2. Des mythes de guerre et du cheminement de la vérité

Propagande, ou, comme on le disait, « bourrage de crâne », pendant la guerre de 1914-1918 ; propagande et « bourrage de crâne » pendant la guerre de 1939-1945. Le grand massacre hitlérien est mis sur le même plan que les « enfants aux mains coupées » de 1914, il s'agirait tout simplement d'une opération de guerre psychologique. Cette théorie centrale du « révisionnisme » a le mérite de nous rappeler deux données de base du conflit mondial. La propagande alliée a dans l'ensemble fort peu utilisé le grand massacre dans sa guerre psychologique contre l'Allemagne nazie. Les informations sur le génocide, lorsqu'elles ont commencé à filtrer, et elles l'ont fait très tôt, se sont dans l'ensemble heurtées à des obstacles gigantesques, dont le moindre n'était pas, précisément, le précédent de 1914-1918. En un sens, on peut dire que les premiers « révisionnistes », et parmi eux nombre de Juifs, se sont recrutés pendant la guerre, dans l'appareil d'information des puissances alliées. Tout cela a été par exemple établi de façon irréfutable dans un travail récent de Walter Laqueur[23].

# DONNÉES DISPONIBLES:
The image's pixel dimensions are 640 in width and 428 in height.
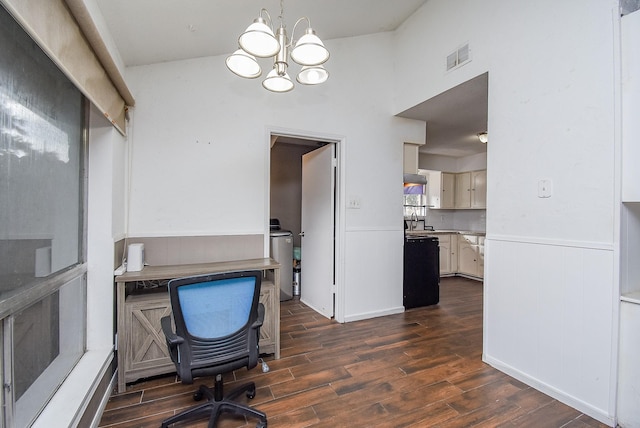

# EXERCICE PROPOSÉ:
Recopiez en entier, sans rien y changer, le texte sur les mythes de guerre donné plus haut.

# SOLUTION CI-DESSOUS:
2. Des mythes de guerre et du cheminement de la vérité

Propagande, ou, comme on le disait, « bourrage de crâne », pendant la guerre de 1914-1918 ; propagande et « bourrage de crâne » pendant la guerre de 1939-1945. Le grand massacre hitlérien est mis sur le même plan que les « enfants aux mains coupées » de 1914, il s'agirait tout simplement d'une opération de guerre psychologique. Cette théorie centrale du « révisionnisme » a le mérite de nous rappeler deux données de base du conflit mondial. La propagande alliée a dans l'ensemble fort peu utilisé le grand massacre dans sa guerre psychologique contre l'Allemagne nazie. Les informations sur le génocide, lorsqu'elles ont commencé à filtrer, et elles l'ont fait très tôt, se sont dans l'ensemble heurtées à des obstacles gigantesques, dont le moindre n'était pas, précisément, le précédent de 1914-1918. En un sens, on peut dire que les premiers « révisionnistes », et parmi eux nombre de Juifs, se sont recrutés pendant la guerre, dans l'appareil d'information des puissances alliées. Tout cela a été par exemple établi de façon irréfutable dans un travail récent de Walter Laqueur[23].